Reputation: 31
I'm trying to read hebrew from a text file:
def task1():
f = open('C:\\Users\\royi\\Desktop\\final project\\corpus-haaretz.txt', 'r',"utf-8")
print 'success'
return f
a = task1()
When i read it it shows me this:
'[\xee\xe0\xee\xf8 \xee\xf2\xf8\xeb\xfa \xf9\xec \xe4\xf0\xe9\xe5-\xe9\xe5\xf8\xf7 \xe8\xe9\xe9\xee\xf1: \xf2\xec \xe1\xe9\xfa \xe4\xee\xf9\xf4\xe8 \xec\xe1\xe8\xec \xe0\xfa \xe7\xe5\xf7 \xe4\xe7\xf8\xed, \xec\xe8\xe5\xe1\xfa \xe9\xf9\xf8\xe0\xec \xee\xe0\xfa \xf0\xe9\xe5
and many more.
how do i read it?
Upvotes: 3
Views: 7900
Reputation: 82934
Your description of how you read the file appears to be incorrect. It is puzzling that "it" manages to show you bytes that are obviously Hebrew text encoded in cp1255.

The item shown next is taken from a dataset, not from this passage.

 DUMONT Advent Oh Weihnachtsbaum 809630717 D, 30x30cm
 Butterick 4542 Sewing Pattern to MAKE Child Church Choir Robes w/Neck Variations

We need to be shown unambiguously what is in the first few (say 200) bytes of your file. Please run one of the following commands in a Command Prompt window, depending on what Python you are using:
Python 2.x (assuming 2.7 installed in the standard place):
prompt>c:\python27\python -c "import locale; print locale.getpreferredencoding(), repr(open('your_file.txt', 'rb').read(200))"
or Python 3.x
prompt>c:\python32\python -c "import locale; print(locale.getpreferredencoding(),ascii(open('your_file.txt', 'rb').read(200)))"
Edit your question and (1) copy/paste the output from the command (2) tell us what version of Python you are using.
Upvotes: 0
Reputation: 596793
You print it like this:
print task1().encode('your terminal encoding here')
You must be sure that your terminal is able to display hebrew characters. For exemple, under an full utf-8 Linux distrib with hebrew locales installed:
print task1().encode('utf-8')
Careful with open
:
codecs
module.open(path, 'r', encoding='utf-8')
. You can even omit 'r'
.So why would you use encode
?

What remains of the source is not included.